ITEMS:
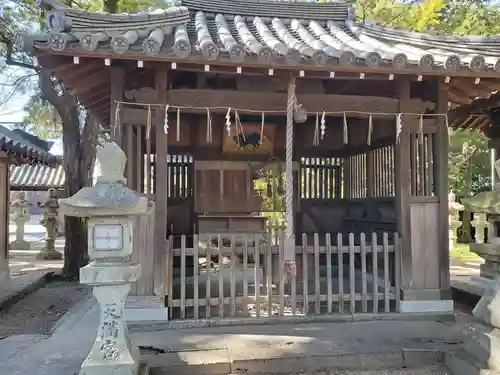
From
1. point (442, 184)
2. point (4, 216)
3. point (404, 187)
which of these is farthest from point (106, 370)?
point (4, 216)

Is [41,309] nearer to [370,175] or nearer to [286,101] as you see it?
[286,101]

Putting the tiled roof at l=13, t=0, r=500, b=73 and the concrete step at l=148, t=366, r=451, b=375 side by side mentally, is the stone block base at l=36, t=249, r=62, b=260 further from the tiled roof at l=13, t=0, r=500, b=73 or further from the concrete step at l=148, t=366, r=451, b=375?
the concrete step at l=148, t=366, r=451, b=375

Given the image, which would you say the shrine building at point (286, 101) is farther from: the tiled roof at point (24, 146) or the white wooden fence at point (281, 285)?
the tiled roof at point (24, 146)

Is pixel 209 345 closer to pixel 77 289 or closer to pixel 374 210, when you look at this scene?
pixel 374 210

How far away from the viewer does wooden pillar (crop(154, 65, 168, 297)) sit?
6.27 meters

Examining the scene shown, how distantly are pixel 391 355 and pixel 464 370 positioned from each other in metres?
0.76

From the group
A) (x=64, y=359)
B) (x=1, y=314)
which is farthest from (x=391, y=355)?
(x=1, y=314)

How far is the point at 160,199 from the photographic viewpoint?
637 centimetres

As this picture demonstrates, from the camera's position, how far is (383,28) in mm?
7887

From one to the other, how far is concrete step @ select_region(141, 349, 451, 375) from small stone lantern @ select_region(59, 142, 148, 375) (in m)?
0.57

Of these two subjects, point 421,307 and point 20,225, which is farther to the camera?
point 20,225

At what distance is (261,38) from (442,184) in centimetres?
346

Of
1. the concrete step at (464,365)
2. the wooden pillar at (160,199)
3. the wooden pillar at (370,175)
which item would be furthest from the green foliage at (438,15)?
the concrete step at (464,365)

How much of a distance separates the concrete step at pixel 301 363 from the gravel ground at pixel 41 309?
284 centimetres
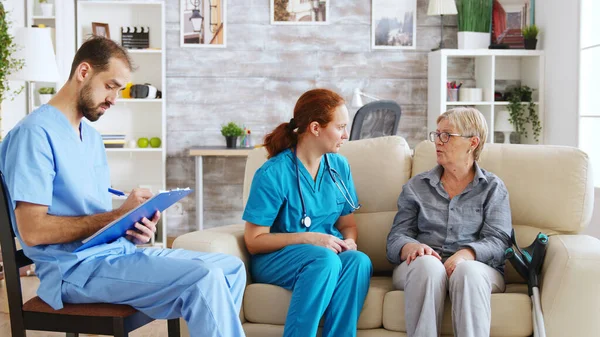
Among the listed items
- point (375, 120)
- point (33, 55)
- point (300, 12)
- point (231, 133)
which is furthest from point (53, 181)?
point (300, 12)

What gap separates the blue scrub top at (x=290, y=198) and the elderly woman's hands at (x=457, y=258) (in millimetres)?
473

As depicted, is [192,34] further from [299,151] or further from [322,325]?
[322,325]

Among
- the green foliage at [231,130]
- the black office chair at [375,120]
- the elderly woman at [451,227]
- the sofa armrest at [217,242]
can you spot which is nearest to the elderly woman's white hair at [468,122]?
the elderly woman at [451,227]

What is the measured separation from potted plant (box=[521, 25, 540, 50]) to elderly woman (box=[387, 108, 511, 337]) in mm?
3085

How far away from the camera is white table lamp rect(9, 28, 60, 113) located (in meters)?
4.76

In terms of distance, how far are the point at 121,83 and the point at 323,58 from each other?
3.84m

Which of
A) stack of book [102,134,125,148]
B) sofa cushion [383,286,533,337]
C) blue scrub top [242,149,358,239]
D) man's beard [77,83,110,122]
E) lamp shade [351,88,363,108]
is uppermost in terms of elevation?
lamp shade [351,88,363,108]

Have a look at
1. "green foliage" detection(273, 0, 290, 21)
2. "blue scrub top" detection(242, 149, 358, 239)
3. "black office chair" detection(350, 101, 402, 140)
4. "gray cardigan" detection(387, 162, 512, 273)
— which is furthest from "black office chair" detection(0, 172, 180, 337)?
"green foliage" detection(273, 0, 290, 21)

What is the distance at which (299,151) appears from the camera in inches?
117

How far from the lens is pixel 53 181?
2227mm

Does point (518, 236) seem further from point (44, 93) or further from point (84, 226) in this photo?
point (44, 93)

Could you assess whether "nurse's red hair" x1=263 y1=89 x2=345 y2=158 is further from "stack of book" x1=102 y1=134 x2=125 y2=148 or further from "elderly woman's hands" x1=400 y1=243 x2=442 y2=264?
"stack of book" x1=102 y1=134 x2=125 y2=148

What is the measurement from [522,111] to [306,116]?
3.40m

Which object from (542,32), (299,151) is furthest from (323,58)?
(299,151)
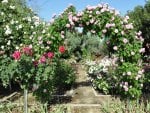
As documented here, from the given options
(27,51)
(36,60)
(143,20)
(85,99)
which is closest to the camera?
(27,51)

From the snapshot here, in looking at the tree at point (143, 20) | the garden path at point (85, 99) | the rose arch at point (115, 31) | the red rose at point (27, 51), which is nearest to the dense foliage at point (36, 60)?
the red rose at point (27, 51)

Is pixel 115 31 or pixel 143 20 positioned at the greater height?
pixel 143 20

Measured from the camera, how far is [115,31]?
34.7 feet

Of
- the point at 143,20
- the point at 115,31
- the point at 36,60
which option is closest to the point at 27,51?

SHORT EXERCISE:
Copy out every one of the lines above word for word, leaving the pictures out.

RESPONSE:
From
1. point (442, 184)
2. point (4, 216)
3. point (404, 187)
which of these is farthest from point (106, 370)?
point (4, 216)

Is [41,309] nearer to [370,175] or nearer to [286,101] as you see it?
[286,101]

Putting the tiled roof at l=13, t=0, r=500, b=73 and the concrete step at l=148, t=366, r=451, b=375 side by side mentally, is the stone block base at l=36, t=249, r=62, b=260 further from the tiled roof at l=13, t=0, r=500, b=73 or further from the concrete step at l=148, t=366, r=451, b=375?
the concrete step at l=148, t=366, r=451, b=375

Given the image, which would you say the shrine building at point (286, 101) is farther from: the tiled roof at point (24, 146) or the white wooden fence at point (281, 285)?
the tiled roof at point (24, 146)

Is pixel 209 345 closer to pixel 77 289 or closer to pixel 374 210, when you look at this scene?
pixel 374 210

How far away from the viewer does wooden pillar (crop(154, 65, 168, 297)) sit?
6.27 meters

Examining the scene shown, how distantly are pixel 391 355 and pixel 464 370 positioned from each other in metres?
0.76

From the group
A) (x=64, y=359)
B) (x=1, y=314)
which is farthest from (x=391, y=355)?
(x=1, y=314)

How far is the point at 160,199 from the photographic viewpoint?
637 centimetres

As this picture demonstrates, from the camera's position, how far is (383,28) in mm?
7887

From one to the other, how far is concrete step @ select_region(141, 349, 451, 375) from small stone lantern @ select_region(59, 142, 148, 375) (in m)?
0.57

Of these two subjects, point 421,307 and point 20,225, which is farther to the camera?
point 20,225

At what distance is (261,38) from (442,184) in centimetres?
346

Of
1. the concrete step at (464,365)
2. the wooden pillar at (160,199)
3. the wooden pillar at (370,175)
which item would be furthest from the green foliage at (438,15)?
the concrete step at (464,365)

How much of a distance separates the concrete step at pixel 301 363 from the gravel ground at pixel 41 309?
284 centimetres
Among the listed items
- point (375, 120)
- point (33, 55)
- point (300, 12)
- point (231, 133)
which is furthest from point (53, 181)?
point (300, 12)

What gap separates the blue scrub top at (x=290, y=198) and the elderly woman's hands at (x=457, y=258) (in millimetres)?
473

As depicted, is [192,34] further from [299,151] or further from [322,325]?
[322,325]

Among
- the green foliage at [231,130]
- the black office chair at [375,120]
- the elderly woman at [451,227]
- the sofa armrest at [217,242]
can you spot which is nearest to the elderly woman's white hair at [468,122]?
the elderly woman at [451,227]

What is the measured separation from potted plant (box=[521, 25, 540, 50]) to elderly woman (box=[387, 108, 511, 337]) in mm?
3085

How far away from the camera is white table lamp rect(9, 28, 60, 113) located (in meters)?
4.76

In terms of distance, how far are the point at 121,83 and the point at 323,58 from each other?
3.84m

Which of
A) stack of book [102,134,125,148]
B) sofa cushion [383,286,533,337]
C) blue scrub top [242,149,358,239]
D) man's beard [77,83,110,122]
E) lamp shade [351,88,363,108]
is uppermost in terms of elevation?
lamp shade [351,88,363,108]

Have a look at
1. "green foliage" detection(273, 0, 290, 21)
2. "blue scrub top" detection(242, 149, 358, 239)
3. "black office chair" detection(350, 101, 402, 140)
4. "gray cardigan" detection(387, 162, 512, 273)
— which is furthest from "black office chair" detection(0, 172, 180, 337)?
"green foliage" detection(273, 0, 290, 21)

What is the distance at which (299,151) appears from the camera in inches?
117

How far from the lens is pixel 53 181?
2227mm

Does point (518, 236) seem further from point (44, 93) or further from point (84, 226) in this photo?
point (44, 93)

Could you assess whether "nurse's red hair" x1=263 y1=89 x2=345 y2=158 is further from "stack of book" x1=102 y1=134 x2=125 y2=148 or further from "elderly woman's hands" x1=400 y1=243 x2=442 y2=264?
"stack of book" x1=102 y1=134 x2=125 y2=148

What is the measurement from [522,111] to [306,116]?
3.40m

Which object from (542,32), (299,151) is furthest from (323,58)?
(299,151)
As documented here, from the given options
(27,51)
(36,60)
(143,20)
(85,99)
which is closest to the camera?
(27,51)

From the snapshot here, in looking at the tree at point (143, 20) | the garden path at point (85, 99) | the rose arch at point (115, 31) | the red rose at point (27, 51), which is nearest to the dense foliage at point (36, 60)?
the red rose at point (27, 51)

Is pixel 115 31 or pixel 143 20 positioned at the greater height?
pixel 143 20

Measured from the camera, how far is [115,31]?
34.7 feet

Of
- the point at 143,20
- the point at 115,31
- the point at 36,60
which option is closest to the point at 27,51?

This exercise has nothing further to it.